Exercises:
1. Retype the passage from the food insecurity article starting at "The good news" and ending at "to receive assistance.".
2. According to the food insecurity article, roughly what share of children in South Florida face food insecurity?
3. List every symptom other than hunger that the food insecurity article names as occurring with food insecurity.

Exercise text:
════════════════════

By: Analeah Rosen

While March is National Nutrition Month, food insecurity impacts nearly 42.2 million Americans every day. Contrary to popular belief, food insecurity has nothing to do with food shortages – as 30-40% of food produced in the United States winds up in landfills – rather, it is direct result of a lack of access to food.

Food insecurity is experienced by a wide variety of people. For example, an elderly person with limited mobility who relies on food supplies that are readily convenient might not have access to fresh produce or meat. A college student relying on scholarships and meal plans might reduce the amount of meals consumed in order to stretch her budget. For adults receiving food aid, 60% are working and 90% were employed the year prior to receiving assistance.

Hunger isn’t the only symptom of food insecurity. Distress, low-attention span, anxiety, fatigue, depression and obesity can also occur when a person is experiencing food insecurity. Common coping mechanisms for individuals experiencing food insecurity include reducing the size of meals, not being able to afford a balanced meal, purchasing less nutritious food, or going without eating for one or several meals. And an equally common, though not as apparent, result of food insecurity is trading off purchasing food in order to pay for medical bills or housing costs.

The good news is that awareness about food insecurity is at an all-time high. Many organizations, city planners and social service networks are making bold moves to provide all people with access to nutritional meals. Recent winners of an urban innovation contest proposed turning post offices into food banks – providing central access to food in a familiar setting. In South Florida, where roughly 23% of children face food insecurity (reflecting the increase in food prices and cost of living that have plagued the region), there are numerous food banks and urban farm initiatives. The JCS proudly houses the region’s only kosher food bank, for those whose dietary restrictions in addition to economic and social factors make it harder to receive assistance.

While awareness of food insecurity has led to an increase in direct services and fundraising, it also shows that poverty, the root cause of food insecurity, still looms large and must be addressed in order to fully insure no one has to go hungry.

To meet the growing demand for food, JCS maintains meal sites at five dining facilities throughout Miami, the Kosher Food Bank provides food to adults, families and Holocaust survivors as well as a meal delivery service for homebound seniors.

════════════════════

Data excerpts:
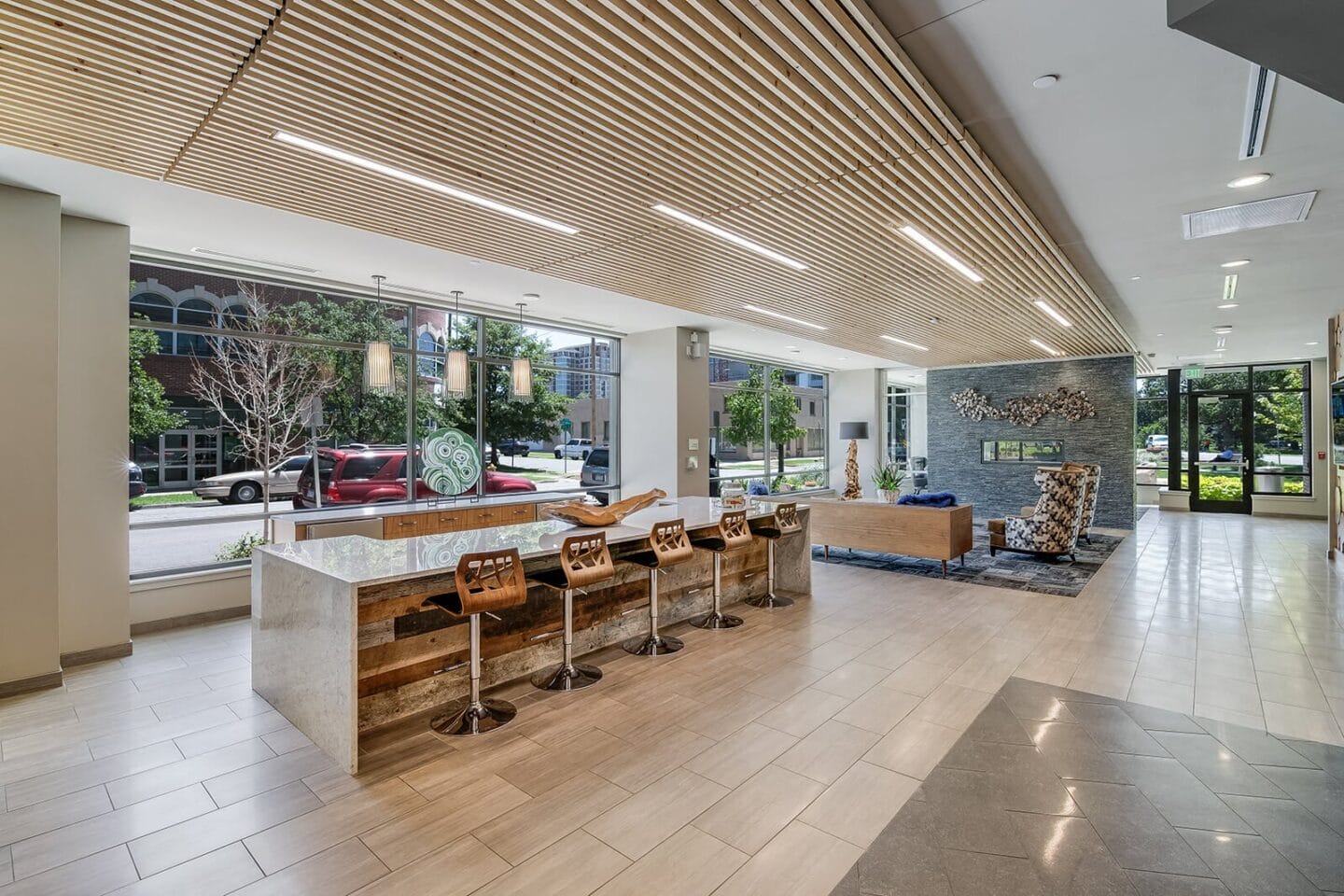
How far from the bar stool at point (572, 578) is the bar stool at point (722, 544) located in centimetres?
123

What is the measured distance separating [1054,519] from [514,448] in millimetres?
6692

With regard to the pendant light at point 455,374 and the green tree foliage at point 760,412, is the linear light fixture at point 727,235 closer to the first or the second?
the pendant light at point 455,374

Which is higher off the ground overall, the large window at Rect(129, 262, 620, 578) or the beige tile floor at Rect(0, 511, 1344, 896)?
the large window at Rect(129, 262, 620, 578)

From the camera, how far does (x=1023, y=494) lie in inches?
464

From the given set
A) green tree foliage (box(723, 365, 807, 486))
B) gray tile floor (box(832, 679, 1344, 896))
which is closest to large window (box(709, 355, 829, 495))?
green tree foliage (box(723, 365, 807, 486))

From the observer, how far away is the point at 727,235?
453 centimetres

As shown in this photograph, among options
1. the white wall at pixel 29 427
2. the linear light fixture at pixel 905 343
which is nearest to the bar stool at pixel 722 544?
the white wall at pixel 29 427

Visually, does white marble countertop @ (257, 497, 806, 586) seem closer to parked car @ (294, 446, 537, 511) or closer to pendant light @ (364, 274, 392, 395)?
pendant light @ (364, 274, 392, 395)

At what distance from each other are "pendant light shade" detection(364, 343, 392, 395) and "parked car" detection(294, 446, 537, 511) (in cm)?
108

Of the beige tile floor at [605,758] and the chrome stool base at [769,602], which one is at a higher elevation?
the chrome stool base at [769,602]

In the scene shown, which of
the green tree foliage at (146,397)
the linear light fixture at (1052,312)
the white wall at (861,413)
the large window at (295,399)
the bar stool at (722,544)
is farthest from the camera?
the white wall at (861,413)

════════════════════

Answers to this exercise:
1.
The good news is that awareness about food insecurity is at an all-time high. Many organizations, city planners and social service networks are making bold moves to provide all people with access to nutritional meals. Recent winners of an urban innovation contest proposed turning post offices into food banks – providing central access to food in a familiar setting. In South Florida, where roughly 23% of children face food insecurity (reflecting the increase in food prices and cost of living that have plagued the region), there are numerous food banks and urban farm initiatives. The JCS proudly houses the region’s only kosher food bank, for those whose dietary restrictions in addition to economic and social factors make it harder to receive assistance.

2. Roughly 23%

3. Distress, low-attention span, anxiety, fatigue, depression, obesity